Convert every line of the material below into a JSON list of strings, one string per line, skipping blank lines. Leave the picture markers out of the list.

Items in a dataset:
= = = = = = =
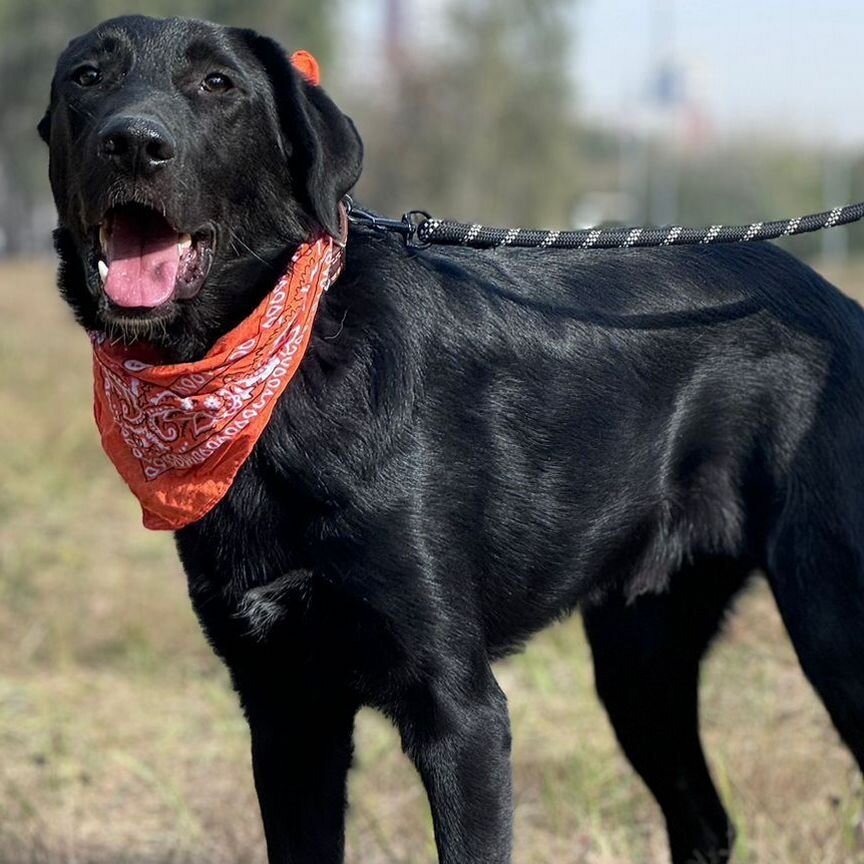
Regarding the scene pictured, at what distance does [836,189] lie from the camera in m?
45.4

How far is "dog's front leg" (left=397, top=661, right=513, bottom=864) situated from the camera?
2.97m

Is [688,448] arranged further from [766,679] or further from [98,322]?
[766,679]

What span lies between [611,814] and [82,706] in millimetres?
2108

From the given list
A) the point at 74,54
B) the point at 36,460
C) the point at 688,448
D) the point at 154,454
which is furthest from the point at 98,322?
the point at 36,460

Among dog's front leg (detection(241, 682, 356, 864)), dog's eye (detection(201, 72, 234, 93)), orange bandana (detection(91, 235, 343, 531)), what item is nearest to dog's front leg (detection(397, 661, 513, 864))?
dog's front leg (detection(241, 682, 356, 864))

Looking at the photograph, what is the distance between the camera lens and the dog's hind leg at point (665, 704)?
393 cm

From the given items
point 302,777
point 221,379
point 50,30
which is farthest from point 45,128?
point 50,30

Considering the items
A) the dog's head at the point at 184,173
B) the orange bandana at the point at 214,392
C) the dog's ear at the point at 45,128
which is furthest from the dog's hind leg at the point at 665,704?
the dog's ear at the point at 45,128

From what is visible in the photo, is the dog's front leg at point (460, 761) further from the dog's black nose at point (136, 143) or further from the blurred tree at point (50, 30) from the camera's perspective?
the blurred tree at point (50, 30)

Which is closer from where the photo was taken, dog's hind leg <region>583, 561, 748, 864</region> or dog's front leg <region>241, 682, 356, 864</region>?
dog's front leg <region>241, 682, 356, 864</region>

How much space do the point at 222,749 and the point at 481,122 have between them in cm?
2839

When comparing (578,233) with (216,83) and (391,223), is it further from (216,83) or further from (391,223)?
(216,83)

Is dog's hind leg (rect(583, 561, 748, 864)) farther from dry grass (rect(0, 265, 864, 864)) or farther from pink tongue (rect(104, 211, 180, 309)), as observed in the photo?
pink tongue (rect(104, 211, 180, 309))

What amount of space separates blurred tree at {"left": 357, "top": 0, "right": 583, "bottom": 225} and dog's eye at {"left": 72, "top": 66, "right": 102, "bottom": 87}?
2790 centimetres
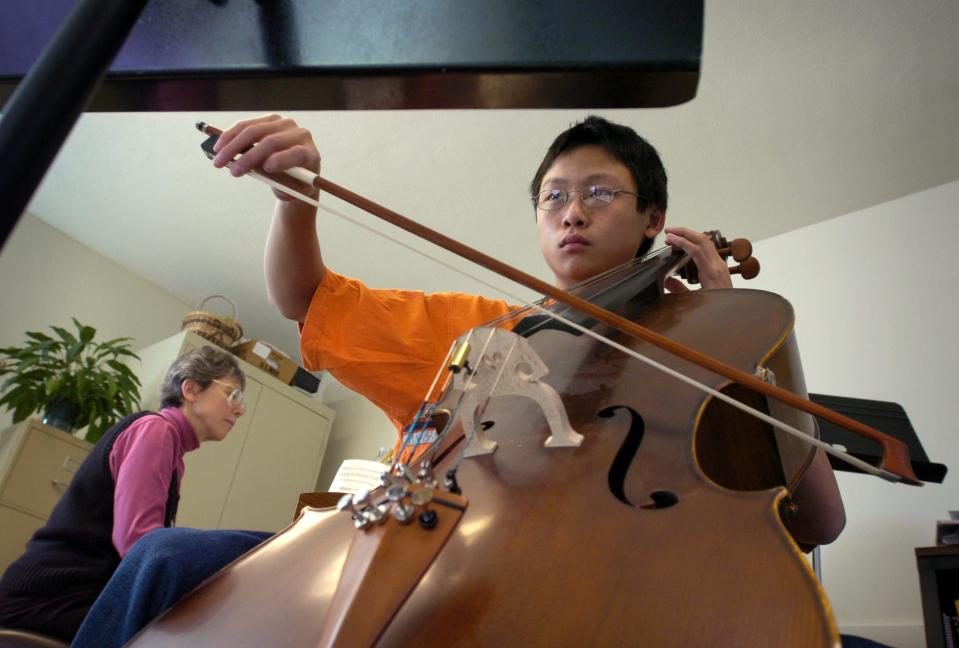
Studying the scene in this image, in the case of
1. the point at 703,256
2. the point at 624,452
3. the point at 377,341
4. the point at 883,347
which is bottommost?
the point at 624,452

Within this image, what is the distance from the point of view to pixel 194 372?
1960 millimetres

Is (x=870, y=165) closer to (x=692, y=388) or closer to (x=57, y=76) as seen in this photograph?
(x=692, y=388)

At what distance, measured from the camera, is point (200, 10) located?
18.9 inches

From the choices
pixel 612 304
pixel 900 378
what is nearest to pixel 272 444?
pixel 900 378

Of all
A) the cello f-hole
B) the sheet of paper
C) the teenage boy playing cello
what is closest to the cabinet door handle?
the sheet of paper

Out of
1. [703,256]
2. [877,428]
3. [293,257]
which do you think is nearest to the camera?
[293,257]

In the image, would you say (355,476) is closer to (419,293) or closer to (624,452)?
(419,293)

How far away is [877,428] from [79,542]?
1.52 m

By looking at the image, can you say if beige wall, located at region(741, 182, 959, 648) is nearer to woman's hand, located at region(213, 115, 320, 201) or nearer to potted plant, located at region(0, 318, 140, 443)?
woman's hand, located at region(213, 115, 320, 201)

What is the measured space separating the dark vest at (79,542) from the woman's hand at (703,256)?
3.83 feet

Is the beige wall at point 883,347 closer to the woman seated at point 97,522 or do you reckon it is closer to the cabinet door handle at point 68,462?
the woman seated at point 97,522

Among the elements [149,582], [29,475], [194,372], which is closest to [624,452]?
[149,582]

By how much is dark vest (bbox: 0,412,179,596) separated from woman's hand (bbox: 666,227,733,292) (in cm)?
117

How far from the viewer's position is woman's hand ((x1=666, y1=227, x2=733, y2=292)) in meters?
0.89
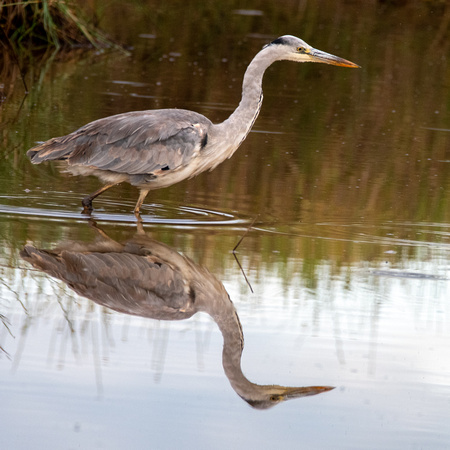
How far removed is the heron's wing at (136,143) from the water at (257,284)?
39 cm

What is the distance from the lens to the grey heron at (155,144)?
7.29 meters

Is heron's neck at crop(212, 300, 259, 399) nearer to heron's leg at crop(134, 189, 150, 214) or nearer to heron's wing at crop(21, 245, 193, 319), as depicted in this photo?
heron's wing at crop(21, 245, 193, 319)

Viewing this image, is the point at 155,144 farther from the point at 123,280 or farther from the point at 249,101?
the point at 123,280

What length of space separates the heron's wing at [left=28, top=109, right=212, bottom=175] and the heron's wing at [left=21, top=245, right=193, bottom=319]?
1216 millimetres

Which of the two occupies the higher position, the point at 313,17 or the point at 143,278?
the point at 313,17

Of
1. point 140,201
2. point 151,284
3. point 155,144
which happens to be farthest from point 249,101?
point 151,284

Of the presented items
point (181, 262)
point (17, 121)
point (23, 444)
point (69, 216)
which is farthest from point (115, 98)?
point (23, 444)

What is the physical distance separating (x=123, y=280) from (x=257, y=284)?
2.57ft

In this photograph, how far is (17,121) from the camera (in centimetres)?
1066

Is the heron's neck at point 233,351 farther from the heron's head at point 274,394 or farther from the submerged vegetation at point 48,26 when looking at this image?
the submerged vegetation at point 48,26

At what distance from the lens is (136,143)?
24.2 ft

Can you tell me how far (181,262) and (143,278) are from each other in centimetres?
45

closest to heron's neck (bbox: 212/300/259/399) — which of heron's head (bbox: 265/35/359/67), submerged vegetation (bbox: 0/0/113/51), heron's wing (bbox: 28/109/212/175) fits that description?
heron's wing (bbox: 28/109/212/175)

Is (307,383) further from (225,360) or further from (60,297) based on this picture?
(60,297)
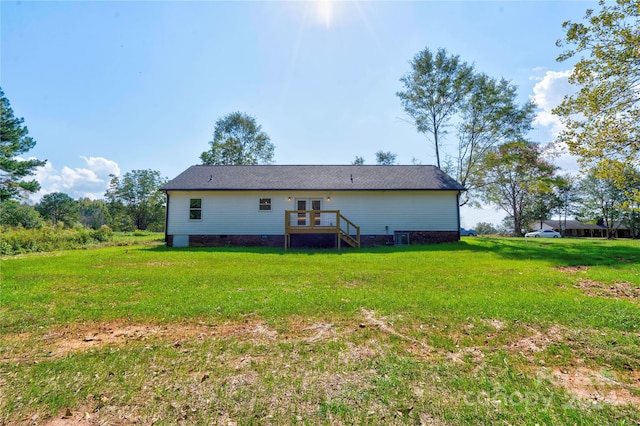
= = = = = = =
The result:
[
  "Regarding the scene pictured, at what distance does [836,189] lie from the camera in m?",
  "45.4",
  "How far is \"dog's front leg\" (left=397, top=661, right=513, bottom=864) situated from the camera?",
  "2.97m",
  "Is [688,448] arranged further from [766,679] or further from [98,322]?",
  "[766,679]",
  "What span lies between [611,814] and [82,706] in millimetres?",
  "2108",
  "From the given list",
  "A) the point at 74,54",
  "B) the point at 36,460",
  "C) the point at 688,448",
  "D) the point at 154,454",
  "which is furthest from the point at 98,322?",
  "the point at 36,460",
  "Among dog's front leg (detection(241, 682, 356, 864)), dog's eye (detection(201, 72, 234, 93)), orange bandana (detection(91, 235, 343, 531)), what item is nearest to dog's front leg (detection(397, 661, 513, 864))?",
  "dog's front leg (detection(241, 682, 356, 864))",
  "Looking at the photograph, what is the distance between the camera lens and the dog's hind leg at point (665, 704)?",
  "393 cm",
  "From the given items",
  "point 302,777",
  "point 221,379",
  "point 50,30",
  "which is farthest from point 45,128?",
  "point 50,30",
  "Considering the items",
  "A) the dog's head at the point at 184,173",
  "B) the orange bandana at the point at 214,392",
  "C) the dog's ear at the point at 45,128",
  "which is furthest from the dog's hind leg at the point at 665,704?",
  "the dog's ear at the point at 45,128",
  "From what is visible in the photo, is the dog's front leg at point (460, 761) further from the dog's black nose at point (136, 143) or further from the blurred tree at point (50, 30) from the camera's perspective?",
  "the blurred tree at point (50, 30)",
  "Which is closer from where the photo was taken, dog's hind leg <region>583, 561, 748, 864</region> or dog's front leg <region>241, 682, 356, 864</region>?",
  "dog's front leg <region>241, 682, 356, 864</region>",
  "How much space do the point at 222,749 and the point at 481,122 have between them in cm?",
  "2839",
  "When comparing (578,233) with (216,83) and (391,223), is it further from (216,83) or further from (391,223)?",
  "(216,83)",
  "Is dog's hind leg (rect(583, 561, 748, 864)) farther from dry grass (rect(0, 265, 864, 864)) or farther from pink tongue (rect(104, 211, 180, 309)), as observed in the photo?",
  "pink tongue (rect(104, 211, 180, 309))",
  "What amount of space separates blurred tree at {\"left\": 357, \"top\": 0, \"right\": 583, \"bottom\": 225} and dog's eye at {\"left\": 72, \"top\": 66, \"right\": 102, \"bottom\": 87}?",
  "2790 centimetres",
  "Studying the scene in this image, in the case of",
  "1. the point at 703,256",
  "2. the point at 624,452",
  "3. the point at 377,341",
  "4. the point at 883,347",
  "which is bottommost?",
  "the point at 624,452",
  "Within this image, what is the distance from the point of view to pixel 194 372?",
  "1960 millimetres",
  "Is (x=870, y=165) closer to (x=692, y=388) or closer to (x=57, y=76) as seen in this photograph?",
  "(x=692, y=388)",
  "At what distance, measured from the camera, is point (200, 10) located?",
  "18.9 inches",
  "From the choices",
  "pixel 612 304",
  "pixel 900 378",
  "what is nearest to pixel 272 444?",
  "pixel 900 378",
  "Of all",
  "A) the cello f-hole",
  "B) the sheet of paper",
  "C) the teenage boy playing cello",
  "what is closest to the cabinet door handle?",
  "the sheet of paper",
  "Out of",
  "1. [703,256]",
  "2. [877,428]",
  "3. [293,257]",
  "which do you think is nearest to the camera?",
  "[293,257]",
  "In the image, would you say (355,476) is closer to (419,293) or closer to (624,452)?",
  "(419,293)",
  "How far away is [877,428] from [79,542]?",
  "1.52 m",
  "By looking at the image, can you say if beige wall, located at region(741, 182, 959, 648) is nearer to woman's hand, located at region(213, 115, 320, 201) or nearer to potted plant, located at region(0, 318, 140, 443)?",
  "woman's hand, located at region(213, 115, 320, 201)",
  "What is the measured space separating the dark vest at (79,542) from the woman's hand at (703,256)?",
  "3.83 feet",
  "Is the beige wall at point 883,347 closer to the woman seated at point 97,522 or do you reckon it is closer to the cabinet door handle at point 68,462?",
  "the woman seated at point 97,522",
  "Among the elements [149,582], [29,475], [194,372], which is closest to [624,452]?",
  "[149,582]",
  "By how much is dark vest (bbox: 0,412,179,596) separated from woman's hand (bbox: 666,227,733,292) (in cm)?",
  "117",
  "How far from the viewer's position is woman's hand ((x1=666, y1=227, x2=733, y2=292)) in meters?",
  "0.89",
  "How far removed is the heron's wing at (136,143) from the water at (257,284)?",
  "39 cm",
  "What is the distance from the lens to the grey heron at (155,144)?",
  "7.29 meters",
  "Is heron's neck at crop(212, 300, 259, 399) nearer to heron's leg at crop(134, 189, 150, 214) or nearer to heron's wing at crop(21, 245, 193, 319), as depicted in this photo?",
  "heron's wing at crop(21, 245, 193, 319)",
  "Viewing this image, is the point at 155,144 farther from the point at 123,280 or farther from the point at 249,101?",
  "the point at 123,280",
  "What length of space separates the heron's wing at [left=28, top=109, right=212, bottom=175] and the heron's wing at [left=21, top=245, right=193, bottom=319]?",
  "1216 millimetres",
  "Which of the two occupies the higher position, the point at 313,17 or the point at 143,278?",
  "the point at 313,17",
  "Of",
  "1. point 140,201",
  "2. point 151,284",
  "3. point 155,144",
  "which happens to be farthest from point 249,101?",
  "point 151,284",
  "Of the presented items",
  "point (181, 262)",
  "point (17, 121)",
  "point (23, 444)",
  "point (69, 216)",
  "which is farthest from point (115, 98)?",
  "point (23, 444)",
  "What is the physical distance separating (x=123, y=280) from (x=257, y=284)?",
  "2.57ft",
  "In this photograph, how far is (17,121) from the camera (in centimetres)?",
  "1066",
  "Is the heron's neck at point 233,351 farther from the heron's head at point 274,394 or farther from the submerged vegetation at point 48,26 when looking at this image?",
  "the submerged vegetation at point 48,26",
  "At what distance from the lens is (136,143)?",
  "24.2 ft",
  "Can you tell me how far (181,262) and (143,278) are from each other in centimetres?",
  "45",
  "closest to heron's neck (bbox: 212/300/259/399) — which of heron's head (bbox: 265/35/359/67), submerged vegetation (bbox: 0/0/113/51), heron's wing (bbox: 28/109/212/175) fits that description?",
  "heron's wing (bbox: 28/109/212/175)",
  "Is (307,383) further from (225,360) or further from (60,297) based on this picture?",
  "(60,297)"
]